I ETL-EMR batch job is trying to process 150K files on S3 and Step 2 is taking way too long, it has completed in 20 hours! using this configuration below. I came across your small file post.
Do you think that is the issue, also where do I insert the S3Distcopy consolidation task, just looking for a specific pointer please, thanks for your help.
Current EMR Config:
jobflow:
master_instance_type: r3.xlarge
core_instance_count: 2
core_instance_type: r3.xlarge
task_instance_count: 3 # Increase to use spot instances
task_instance_type: r3.xlarge
task_instance_bid: 0.015 # In USD. Adjust bid, or leave blank for non-spot-priced (i.e. on-demand) task instances
bootstrap_failure_tries: 3 # Number of times to attempt the job in the event of bootstrap failures
versions:
hadoop_enrich: 1.7.0 # Version of the Hadoop Enrichment process
hadoop_shred: 0.9.0 # Version of the Hadoop Shredding process
hadoop_elasticsearch: 0.1.0
Nothing stood out in the logs, I think it is the Hadoop small file issue mentioned in post from @alex I attached in my original post.
Only errors-
log4j:ERROR Failed to rename [/mnt/var/log/hadoop/steps/s-1HUUYLJ0H2U66/syslog] to [/mnt/var/log/hadoop/steps/s-1HUUYLJ0H2U66/syslog.2017-01-11-01].

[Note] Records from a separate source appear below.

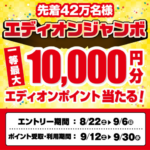 エディオンポイント最大1万円分が当たる！エディオンアプリのプレゼントキャンペーン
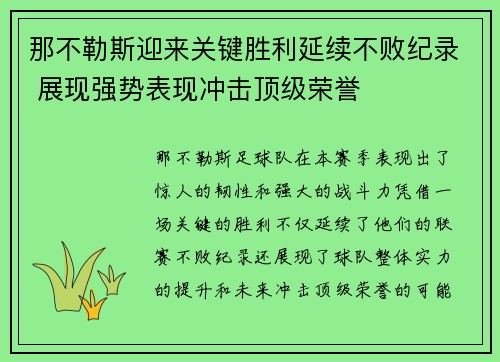 那不勒斯迎来关键胜利延续不败纪录 展现强势表现冲击顶级荣誉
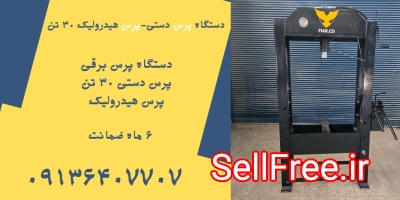 دستگاه پرس دستی.پرس هیدرولیک.پرس ۳۰تن دروازه ای دستی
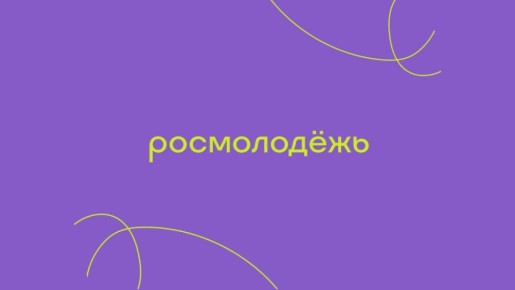 Мы в Агро! А вы?. На площадке «Тимирязев Центр» в Москве стартовал масштабный проект, который объединит будущее и настоящее агропромышленного комплекса страны — Всероссийский конкурс «Я в Агро»! Кому быть в агро? Конкурс для...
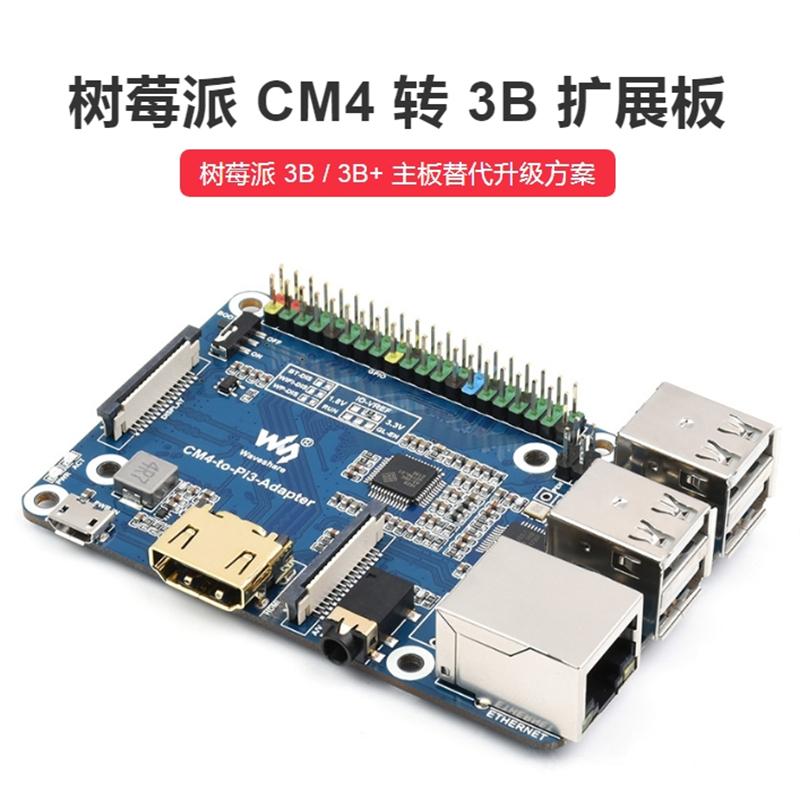 CM4-to-Pi3-Adapter-B微雪樹莓派CM4轉3B擴展板 樹莓派3B替代板 Raspberry Pi 3 M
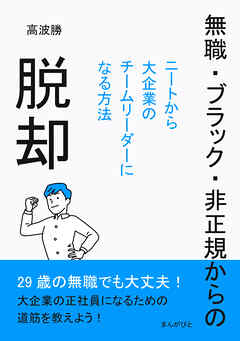 無職・ブラック・非正規からの脱却～ニートから大企業のチームリーダーになる方法～10分で読めるシリーズ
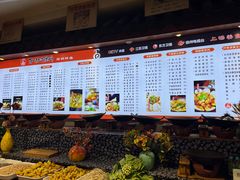 -百味地锅鸡(二店·财校分店)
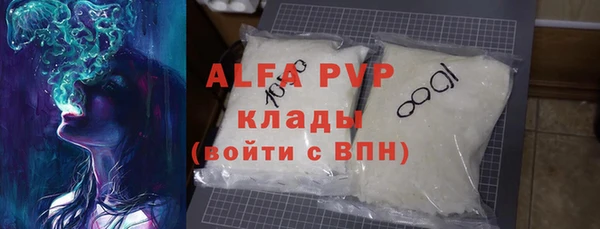 дистиллят марихуана Нефтегорск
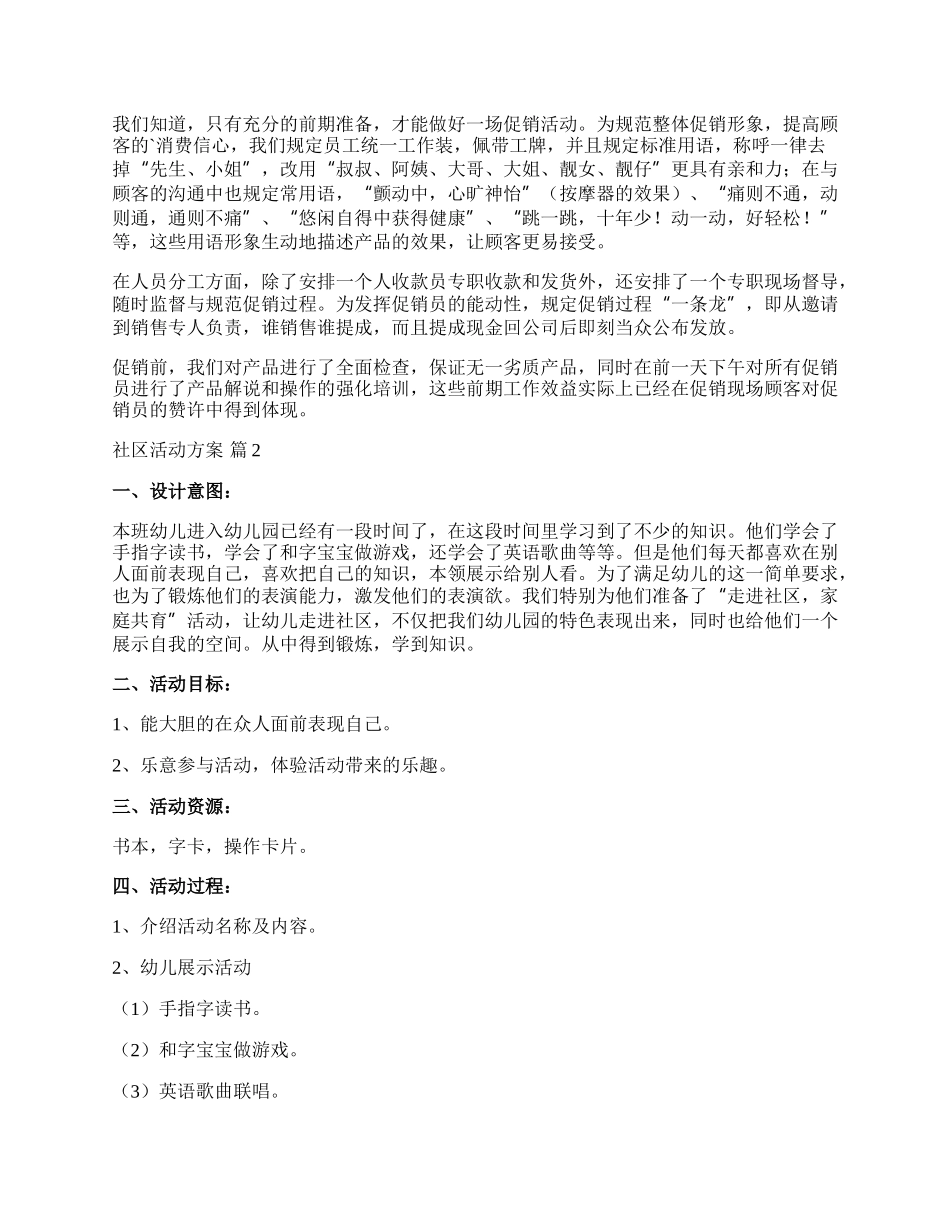 【实用】社区活动方案模板集合七篇.docx_第2页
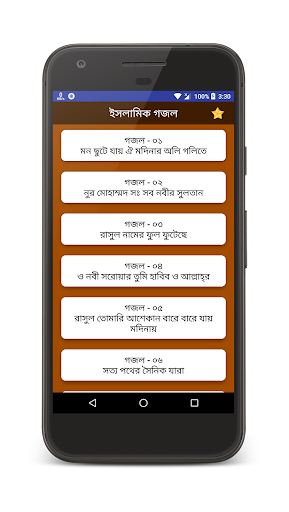 Islamic Gojol Screen 2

That’s a pretty significant number of files. Is that for a large data range or is data being sinked on a very regular basis?
I imagine the time taken just to copy 47K files from S3 to HDFS would be reasonable in of itself - I wonder if it’s worth considering merging some LZO files together to create larger files rather than attempting to process 47K all at once. Thoughts @alex?
Based off this slide for EMR deep dive (slide 25) - bigger files = better performance.
Make sure to compress (we use the lzo), and dont forget to increase your timeout/number of records to accommodate the file size.
47k pairs -> what file size / time / # of records are you at for syncing with s3?
You also want to avoid “small file problem” that can have a negative effect not only on s3 copy but on EMR processing as well.
The files are from about 2 weeks of activity on a very low volume site. I am assuming each LZO is one event (about 8K - 900K each compressed) and 47K events per day is not that crazy (I would imagine for even a daily volume).
Question - Where do I add a step in the EMR job to S3distcpy and compress the files into few large one as stated by @alex in his post here
Don’t the files get aggregated into 128mb chunks in the S3DistCp step? The large number of files wouldn’t explain why the EMR process took 20 hours to run, right?
Sorry @alex I am unable to find that setting to adjust the buffer on Snowplow. And it seems Kinesis (streams) doesn’t allow for that I know the Kinesis Firehose does. Am I totally off track here?